Published: 13 June 2019

Last updated: 4 March 2024

NOW YOU SEE HER, now you don’t. This was the case of Smurfette – the cartoon character reminiscent of a blueberry that talks – who featured, alongside her blue brethren Brainy, Clumsy and Hefty, in Israeli movie posters for the 2017 movie Smurfs.

That is, she did appear in the posters all over Israel except for in one city, where she was wiped out of them, under the pretext that the fictional mushroom dweller “might incite the feelings of the city’s residents”.

It sounds like a joke. Or, at best, a scene ripped from a dystopian film by Terry Gilliam, of Monty Python fame.
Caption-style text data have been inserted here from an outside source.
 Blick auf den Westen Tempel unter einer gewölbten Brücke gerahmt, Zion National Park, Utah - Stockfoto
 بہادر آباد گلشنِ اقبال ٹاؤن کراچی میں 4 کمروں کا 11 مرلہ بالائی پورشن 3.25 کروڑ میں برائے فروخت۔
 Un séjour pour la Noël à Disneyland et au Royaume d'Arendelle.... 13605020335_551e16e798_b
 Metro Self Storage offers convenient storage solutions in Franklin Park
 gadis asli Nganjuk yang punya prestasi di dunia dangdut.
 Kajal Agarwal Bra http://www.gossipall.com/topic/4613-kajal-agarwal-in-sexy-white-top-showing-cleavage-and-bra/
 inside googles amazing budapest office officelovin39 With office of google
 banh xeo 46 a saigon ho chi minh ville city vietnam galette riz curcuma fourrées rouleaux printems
But it happened, two years ago, in Bnei Brak, the majority ultra-Orthodox town near Tel Aviv. And it is symptomatic of a dangerous, and growing trend, says Miriam Zalkind, a lawyer with the Israel Women’s Network (IWN): the increasing erasure of women in Israeli society, not just in religious neighbourhoods, where gender segregation has long been the norm, but in secular society, too, at cultural events, in the sphere of education and in the workplace.

“It’s just the notion that even seeing a woman or hearing a woman, everything that can remind you of a woman is impure,” says Zalkind, director of IWN’s policy and legislation department, who will be speaking about this at Limmud Oz, a three-day festival of Jewish ideas, in Sydney this weekend.

“So of course, I have to stress that it’s not all the Haredim” – she says, referring to the ultra-Orthodox community – “but the extremists are setting the tone, and everybody is following them in some ways.”

If this sounds like an exaggeration, one needs only to scroll down the long list of human rights abuses that Zalkind rattles off, over the phone from her home in Jerusalem, to be disabused of this notion.
At a recent Independence Day celebration, a girl who was about to sing on stage was not permitted to by a religious official because there were some Haredi people in the crowd, and they didn’t want to hear a girl singing.

At a recent Independence Day celebration, for instance, a girl who was about to sing on stage was not permitted to by a religious official (though she was allowed to stay on stage ), says Zalkind, “because there were some Haredi people in the crowd, and they didn’t want to hear a girl singing”.

IWN is currently suing Egged, Israel’s largest transit bus company, after one of its bus drivers allegedly verbally harassed a teenage girl for wearing shorts on a summer day, and subsequently barred her from boarding the bus.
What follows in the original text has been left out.